**Your goal**:
Turn every line of the material below into a numbered list, leaving out the blank lines.

[Spatial relationship records]
####

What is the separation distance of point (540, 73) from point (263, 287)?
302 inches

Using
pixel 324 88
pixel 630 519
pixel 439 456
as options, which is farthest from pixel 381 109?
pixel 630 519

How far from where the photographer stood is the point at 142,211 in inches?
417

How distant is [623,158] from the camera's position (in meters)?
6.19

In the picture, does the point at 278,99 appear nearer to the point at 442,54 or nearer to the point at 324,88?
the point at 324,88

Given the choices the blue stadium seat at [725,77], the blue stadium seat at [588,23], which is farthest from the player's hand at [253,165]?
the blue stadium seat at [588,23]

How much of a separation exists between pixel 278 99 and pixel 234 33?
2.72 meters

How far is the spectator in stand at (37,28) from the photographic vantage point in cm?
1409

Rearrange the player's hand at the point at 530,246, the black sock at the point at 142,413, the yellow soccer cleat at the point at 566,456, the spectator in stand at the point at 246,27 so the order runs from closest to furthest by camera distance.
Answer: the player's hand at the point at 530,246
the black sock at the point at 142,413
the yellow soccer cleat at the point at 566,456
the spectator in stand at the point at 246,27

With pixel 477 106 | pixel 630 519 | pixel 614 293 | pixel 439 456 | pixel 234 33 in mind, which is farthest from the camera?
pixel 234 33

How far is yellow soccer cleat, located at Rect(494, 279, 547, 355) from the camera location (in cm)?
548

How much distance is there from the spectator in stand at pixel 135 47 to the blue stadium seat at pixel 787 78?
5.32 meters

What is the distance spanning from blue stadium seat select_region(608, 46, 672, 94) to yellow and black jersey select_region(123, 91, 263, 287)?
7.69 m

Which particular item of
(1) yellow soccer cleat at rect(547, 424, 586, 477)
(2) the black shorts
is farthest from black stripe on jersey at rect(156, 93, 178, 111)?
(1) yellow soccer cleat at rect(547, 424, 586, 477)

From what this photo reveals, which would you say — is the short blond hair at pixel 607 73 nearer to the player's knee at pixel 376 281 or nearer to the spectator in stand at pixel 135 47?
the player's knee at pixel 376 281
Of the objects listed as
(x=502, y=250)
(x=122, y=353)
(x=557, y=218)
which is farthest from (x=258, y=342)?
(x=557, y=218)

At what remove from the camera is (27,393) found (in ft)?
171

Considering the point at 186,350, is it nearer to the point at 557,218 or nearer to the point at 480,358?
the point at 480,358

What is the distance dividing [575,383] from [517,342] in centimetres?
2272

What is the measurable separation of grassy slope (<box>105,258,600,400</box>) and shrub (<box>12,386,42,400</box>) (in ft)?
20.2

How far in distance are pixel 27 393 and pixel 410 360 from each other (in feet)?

####

**The output**:
1. What is the separation distance of point (540, 73) from point (263, 287)?
2. 302 inches
3. Using
4. pixel 324 88
5. pixel 630 519
6. pixel 439 456
7. as options, which is farthest from pixel 381 109?
8. pixel 630 519
9. How far from where the photographer stood is the point at 142,211 in inches?
10. 417
11. How distant is [623,158] from the camera's position (in meters)?
12. 6.19
13. In the picture, does the point at 278,99 appear nearer to the point at 442,54 or nearer to the point at 324,88?
14. the point at 324,88
15. Given the choices the blue stadium seat at [725,77], the blue stadium seat at [588,23], which is farthest from the player's hand at [253,165]?
16. the blue stadium seat at [588,23]
17. How much of a separation exists between pixel 278 99 and pixel 234 33?
18. 2.72 meters
19. How far is the spectator in stand at (37,28) from the photographic vantage point in cm?
20. 1409
21. Rearrange the player's hand at the point at 530,246, the black sock at the point at 142,413, the yellow soccer cleat at the point at 566,456, the spectator in stand at the point at 246,27 so the order runs from closest to furthest by camera distance.
22. Answer: the player's hand at the point at 530,246
23. the black sock at the point at 142,413
24. the yellow soccer cleat at the point at 566,456
25. the spectator in stand at the point at 246,27
26. With pixel 477 106 | pixel 630 519 | pixel 614 293 | pixel 439 456 | pixel 234 33 in mind, which is farthest from the camera?
27. pixel 234 33
28. How far is yellow soccer cleat, located at Rect(494, 279, 547, 355) from the camera location (in cm)?
29. 548
30. How much distance is there from the spectator in stand at pixel 135 47 to the blue stadium seat at pixel 787 78?
31. 5.32 meters
32. What is the distance spanning from blue stadium seat select_region(608, 46, 672, 94) to yellow and black jersey select_region(123, 91, 263, 287)?
33. 7.69 m
34. Which particular item of
35. (1) yellow soccer cleat at rect(547, 424, 586, 477)
36. (2) the black shorts
37. is farthest from black stripe on jersey at rect(156, 93, 178, 111)?
38. (1) yellow soccer cleat at rect(547, 424, 586, 477)
39. From what this photo reveals, which would you say — is the short blond hair at pixel 607 73 nearer to the player's knee at pixel 376 281 or nearer to the spectator in stand at pixel 135 47?
40. the player's knee at pixel 376 281
41. Of the objects listed as
42. (x=502, y=250)
43. (x=122, y=353)
44. (x=557, y=218)
45. which is farthest from (x=258, y=342)?
46. (x=557, y=218)
47. At what remove from the camera is (27,393) found (in ft)?
48. 171
49. Considering the point at 186,350, is it nearer to the point at 557,218 or nearer to the point at 480,358?
50. the point at 480,358
51. What is the distance dividing [575,383] from [517,342] in centimetres?
52. 2272
53. What is the measurable separation of grassy slope (<box>105,258,600,400</box>) and shrub (<box>12,386,42,400</box>) (in ft)?
54. 20.2
55. How far in distance are pixel 27 393 and pixel 410 360 from each other (in feet)?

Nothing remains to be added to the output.